◆ **WHAT TO DO**
Starting at the line that contains "Taking a look", copy each line through the final one exactly as written.

◆ **DATA SUPPLIED**
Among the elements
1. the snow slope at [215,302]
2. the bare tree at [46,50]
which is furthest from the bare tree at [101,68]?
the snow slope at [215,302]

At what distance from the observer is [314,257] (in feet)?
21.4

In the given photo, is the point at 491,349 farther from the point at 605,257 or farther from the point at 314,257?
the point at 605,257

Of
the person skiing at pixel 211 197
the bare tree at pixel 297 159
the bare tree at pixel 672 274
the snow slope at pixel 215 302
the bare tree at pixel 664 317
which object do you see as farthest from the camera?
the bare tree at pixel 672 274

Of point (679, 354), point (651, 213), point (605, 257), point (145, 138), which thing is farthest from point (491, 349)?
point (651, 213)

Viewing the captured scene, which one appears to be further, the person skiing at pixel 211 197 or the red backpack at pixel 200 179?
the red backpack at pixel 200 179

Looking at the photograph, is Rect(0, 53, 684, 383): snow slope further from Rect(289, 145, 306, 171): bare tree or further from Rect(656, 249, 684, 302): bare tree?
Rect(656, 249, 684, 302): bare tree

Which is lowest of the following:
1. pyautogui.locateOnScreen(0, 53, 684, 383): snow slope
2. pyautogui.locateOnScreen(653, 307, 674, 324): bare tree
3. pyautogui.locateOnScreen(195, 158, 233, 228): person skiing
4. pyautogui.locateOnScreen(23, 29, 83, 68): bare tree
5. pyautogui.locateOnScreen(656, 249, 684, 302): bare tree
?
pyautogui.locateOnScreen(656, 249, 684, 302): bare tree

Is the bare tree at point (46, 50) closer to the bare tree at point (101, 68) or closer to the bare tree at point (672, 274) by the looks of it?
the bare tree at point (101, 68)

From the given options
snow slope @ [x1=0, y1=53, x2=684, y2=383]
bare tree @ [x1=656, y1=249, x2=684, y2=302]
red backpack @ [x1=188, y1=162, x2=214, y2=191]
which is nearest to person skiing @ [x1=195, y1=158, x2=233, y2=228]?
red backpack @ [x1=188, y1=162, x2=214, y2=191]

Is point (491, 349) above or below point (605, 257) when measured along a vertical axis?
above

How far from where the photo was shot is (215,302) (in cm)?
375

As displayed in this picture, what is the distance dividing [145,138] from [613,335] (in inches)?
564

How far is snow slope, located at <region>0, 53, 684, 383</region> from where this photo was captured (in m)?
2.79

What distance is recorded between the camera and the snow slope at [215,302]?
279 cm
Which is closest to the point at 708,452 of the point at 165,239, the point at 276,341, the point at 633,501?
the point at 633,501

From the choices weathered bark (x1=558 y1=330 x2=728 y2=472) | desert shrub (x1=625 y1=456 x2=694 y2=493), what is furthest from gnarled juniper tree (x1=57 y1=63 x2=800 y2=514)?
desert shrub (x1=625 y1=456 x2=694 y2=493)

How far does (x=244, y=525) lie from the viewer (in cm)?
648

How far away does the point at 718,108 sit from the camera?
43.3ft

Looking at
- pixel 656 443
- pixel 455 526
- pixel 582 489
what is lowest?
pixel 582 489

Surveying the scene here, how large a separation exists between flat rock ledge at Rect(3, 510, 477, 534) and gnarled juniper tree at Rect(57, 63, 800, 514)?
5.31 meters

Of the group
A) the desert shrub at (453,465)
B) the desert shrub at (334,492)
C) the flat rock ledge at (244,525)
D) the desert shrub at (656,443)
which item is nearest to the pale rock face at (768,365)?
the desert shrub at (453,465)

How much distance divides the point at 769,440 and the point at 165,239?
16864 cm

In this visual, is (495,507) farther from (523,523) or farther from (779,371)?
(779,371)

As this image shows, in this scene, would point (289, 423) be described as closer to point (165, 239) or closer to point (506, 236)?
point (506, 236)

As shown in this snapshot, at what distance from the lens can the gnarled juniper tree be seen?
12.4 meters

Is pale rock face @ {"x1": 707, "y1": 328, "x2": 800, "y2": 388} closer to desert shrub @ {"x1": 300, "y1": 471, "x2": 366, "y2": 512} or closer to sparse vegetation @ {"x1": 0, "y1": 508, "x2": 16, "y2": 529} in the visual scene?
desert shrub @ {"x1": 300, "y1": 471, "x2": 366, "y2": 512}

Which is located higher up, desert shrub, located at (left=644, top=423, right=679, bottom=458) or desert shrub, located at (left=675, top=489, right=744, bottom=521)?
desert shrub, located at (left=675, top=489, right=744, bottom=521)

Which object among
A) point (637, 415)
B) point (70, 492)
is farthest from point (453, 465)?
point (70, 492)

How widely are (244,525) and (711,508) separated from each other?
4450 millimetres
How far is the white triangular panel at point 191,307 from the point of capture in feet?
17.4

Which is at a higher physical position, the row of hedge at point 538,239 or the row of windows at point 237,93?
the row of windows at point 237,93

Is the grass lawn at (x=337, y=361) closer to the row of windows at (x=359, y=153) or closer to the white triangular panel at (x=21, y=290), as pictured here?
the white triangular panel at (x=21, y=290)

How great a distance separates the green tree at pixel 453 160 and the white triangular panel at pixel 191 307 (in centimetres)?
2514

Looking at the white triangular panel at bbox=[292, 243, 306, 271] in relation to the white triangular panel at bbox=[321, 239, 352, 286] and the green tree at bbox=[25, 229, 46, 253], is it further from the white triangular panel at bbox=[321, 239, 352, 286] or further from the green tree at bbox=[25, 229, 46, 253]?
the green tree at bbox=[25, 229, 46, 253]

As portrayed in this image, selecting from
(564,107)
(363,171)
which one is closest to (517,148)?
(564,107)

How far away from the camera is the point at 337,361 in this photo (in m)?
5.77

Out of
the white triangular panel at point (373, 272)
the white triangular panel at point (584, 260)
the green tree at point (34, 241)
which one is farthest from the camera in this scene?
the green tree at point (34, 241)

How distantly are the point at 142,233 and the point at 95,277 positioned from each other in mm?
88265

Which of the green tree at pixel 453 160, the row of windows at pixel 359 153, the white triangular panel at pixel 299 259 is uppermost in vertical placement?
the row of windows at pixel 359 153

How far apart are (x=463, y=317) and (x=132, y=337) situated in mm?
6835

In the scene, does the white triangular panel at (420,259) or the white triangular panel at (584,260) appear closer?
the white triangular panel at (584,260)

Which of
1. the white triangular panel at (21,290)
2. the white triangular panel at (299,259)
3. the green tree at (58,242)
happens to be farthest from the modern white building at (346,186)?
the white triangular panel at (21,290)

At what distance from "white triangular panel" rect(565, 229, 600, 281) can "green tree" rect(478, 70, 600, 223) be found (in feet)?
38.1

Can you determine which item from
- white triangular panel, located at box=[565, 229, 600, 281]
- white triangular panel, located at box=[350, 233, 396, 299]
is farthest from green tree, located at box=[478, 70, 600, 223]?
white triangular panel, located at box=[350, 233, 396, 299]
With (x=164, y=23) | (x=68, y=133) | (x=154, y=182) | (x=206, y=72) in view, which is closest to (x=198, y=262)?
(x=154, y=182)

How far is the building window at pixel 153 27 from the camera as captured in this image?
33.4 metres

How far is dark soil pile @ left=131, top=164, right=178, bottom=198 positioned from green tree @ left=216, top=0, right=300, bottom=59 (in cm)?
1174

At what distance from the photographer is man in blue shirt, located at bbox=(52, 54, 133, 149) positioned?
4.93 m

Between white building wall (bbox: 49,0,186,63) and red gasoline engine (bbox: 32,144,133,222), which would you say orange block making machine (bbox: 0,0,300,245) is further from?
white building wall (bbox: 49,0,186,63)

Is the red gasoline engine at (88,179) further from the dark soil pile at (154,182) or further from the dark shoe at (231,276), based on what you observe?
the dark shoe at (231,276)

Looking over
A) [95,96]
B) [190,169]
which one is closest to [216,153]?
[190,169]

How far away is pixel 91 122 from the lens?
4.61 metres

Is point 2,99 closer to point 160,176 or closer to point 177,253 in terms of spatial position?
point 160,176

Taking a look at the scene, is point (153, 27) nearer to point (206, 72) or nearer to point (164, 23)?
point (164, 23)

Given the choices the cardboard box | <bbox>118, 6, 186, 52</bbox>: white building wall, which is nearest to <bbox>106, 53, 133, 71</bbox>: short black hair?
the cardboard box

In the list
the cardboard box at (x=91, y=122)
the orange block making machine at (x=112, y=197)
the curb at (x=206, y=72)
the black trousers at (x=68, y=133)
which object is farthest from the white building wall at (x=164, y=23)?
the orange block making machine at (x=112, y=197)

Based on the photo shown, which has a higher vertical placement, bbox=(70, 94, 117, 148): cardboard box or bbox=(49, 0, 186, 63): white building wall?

◆ **REPLY**
Taking a look at the scene, is point (153, 27) nearer to point (206, 72) or nearer to point (164, 23)?
point (164, 23)

Given the choices the cardboard box | <bbox>118, 6, 186, 52</bbox>: white building wall, which is nearest to <bbox>106, 53, 133, 71</bbox>: short black hair?
the cardboard box

In the list
the cardboard box at (x=91, y=122)
the orange block making machine at (x=112, y=197)
the curb at (x=206, y=72)
the black trousers at (x=68, y=133)
which object is farthest from the white building wall at (x=164, y=23)?
the orange block making machine at (x=112, y=197)

Based on the photo shown, which has a higher vertical placement, bbox=(70, 94, 117, 148): cardboard box or bbox=(49, 0, 186, 63): white building wall?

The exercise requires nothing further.